Specifically, the bill’s language “directs the [director of national intelligence], in consultation with the Secretary of Defense and the heads of such other agencies … to submit a report within 180 days of the date of enactment of the Act, to the congressional intelligence and armed services committees on unidentified aerial phenomena.” The report must address “observed airborne objects that have not been identified” and should include a “detailed analysis of unidentified phenomena data collected by: a. geospatial intelligence; b. signals intelligence; c. human intelligence; and d. measurement and signals intelligence.”
Based on that timeline, that report is due in 5 months. But even before then, the U.S. Government started releasing thousands of files.

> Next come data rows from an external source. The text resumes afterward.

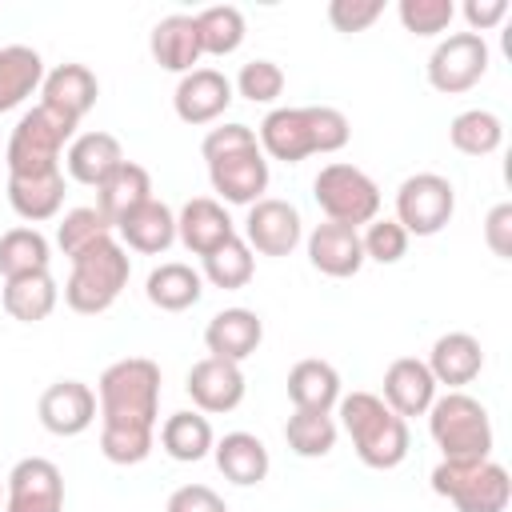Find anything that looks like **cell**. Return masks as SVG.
Returning <instances> with one entry per match:
<instances>
[{
	"mask_svg": "<svg viewBox=\"0 0 512 512\" xmlns=\"http://www.w3.org/2000/svg\"><path fill=\"white\" fill-rule=\"evenodd\" d=\"M96 408L104 460L120 468L148 460L160 420V364L148 356L112 360L96 380Z\"/></svg>",
	"mask_w": 512,
	"mask_h": 512,
	"instance_id": "1",
	"label": "cell"
},
{
	"mask_svg": "<svg viewBox=\"0 0 512 512\" xmlns=\"http://www.w3.org/2000/svg\"><path fill=\"white\" fill-rule=\"evenodd\" d=\"M352 136V124L340 108L332 104H300V108H272L260 128V152L268 160H284V164H300L316 152H340Z\"/></svg>",
	"mask_w": 512,
	"mask_h": 512,
	"instance_id": "2",
	"label": "cell"
},
{
	"mask_svg": "<svg viewBox=\"0 0 512 512\" xmlns=\"http://www.w3.org/2000/svg\"><path fill=\"white\" fill-rule=\"evenodd\" d=\"M200 156L208 164L212 192L224 204H256L268 192V156L248 124H220L204 136Z\"/></svg>",
	"mask_w": 512,
	"mask_h": 512,
	"instance_id": "3",
	"label": "cell"
},
{
	"mask_svg": "<svg viewBox=\"0 0 512 512\" xmlns=\"http://www.w3.org/2000/svg\"><path fill=\"white\" fill-rule=\"evenodd\" d=\"M336 416H340V428L348 432L360 464H368L376 472H388V468L404 464V456L412 448L408 420L396 416L376 392H348V396H340Z\"/></svg>",
	"mask_w": 512,
	"mask_h": 512,
	"instance_id": "4",
	"label": "cell"
},
{
	"mask_svg": "<svg viewBox=\"0 0 512 512\" xmlns=\"http://www.w3.org/2000/svg\"><path fill=\"white\" fill-rule=\"evenodd\" d=\"M128 276H132L128 248L116 236H104L92 248H84L80 256H72L64 304L80 316H100L120 300V292L128 288Z\"/></svg>",
	"mask_w": 512,
	"mask_h": 512,
	"instance_id": "5",
	"label": "cell"
},
{
	"mask_svg": "<svg viewBox=\"0 0 512 512\" xmlns=\"http://www.w3.org/2000/svg\"><path fill=\"white\" fill-rule=\"evenodd\" d=\"M424 416L444 460H492V420L476 396L444 392Z\"/></svg>",
	"mask_w": 512,
	"mask_h": 512,
	"instance_id": "6",
	"label": "cell"
},
{
	"mask_svg": "<svg viewBox=\"0 0 512 512\" xmlns=\"http://www.w3.org/2000/svg\"><path fill=\"white\" fill-rule=\"evenodd\" d=\"M72 136H76V120L60 116V112L48 108V104L28 108V112L16 120V128H12V136H8V148H4L8 176L56 172L64 148L72 144Z\"/></svg>",
	"mask_w": 512,
	"mask_h": 512,
	"instance_id": "7",
	"label": "cell"
},
{
	"mask_svg": "<svg viewBox=\"0 0 512 512\" xmlns=\"http://www.w3.org/2000/svg\"><path fill=\"white\" fill-rule=\"evenodd\" d=\"M432 492L456 512H504L512 500V480L496 460H440L432 468Z\"/></svg>",
	"mask_w": 512,
	"mask_h": 512,
	"instance_id": "8",
	"label": "cell"
},
{
	"mask_svg": "<svg viewBox=\"0 0 512 512\" xmlns=\"http://www.w3.org/2000/svg\"><path fill=\"white\" fill-rule=\"evenodd\" d=\"M312 200L324 212V220L348 224V228L372 224L380 216V188H376V180L364 168L348 164V160H332V164H324L316 172Z\"/></svg>",
	"mask_w": 512,
	"mask_h": 512,
	"instance_id": "9",
	"label": "cell"
},
{
	"mask_svg": "<svg viewBox=\"0 0 512 512\" xmlns=\"http://www.w3.org/2000/svg\"><path fill=\"white\" fill-rule=\"evenodd\" d=\"M456 212V188L440 172H416L396 188V224L408 236H436Z\"/></svg>",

John Greenwald Jr., who runs the “Black Vault” website, obtained thousands of documents from the Central Intelligence Agency (CIA) through Freedom of Information Act (FOIA) requests. Greenwald has made those files viewable, amounting to over 2,700 pages of content, on his website.
The Black Vault website has a master index of PDF files available for viewing. In all, there are 342 MB of searchable PDF file conversions.
In addition to what was dumped onto the Black Vault website, the CIA also uploaded dozens of downloadable records about UFO sightings around around the world to its FOIA Reading Room. The files there, ranging with titles like “Flying Saucers in Spain and North Africa” to “UFO at Time of Soviet Satellite Failure”, appear to be from the 1940s to the 1990s.
It remains to be seen what more will be shared in the coming weeks and months ahead of the late May deadline imposed by Trump’s bill.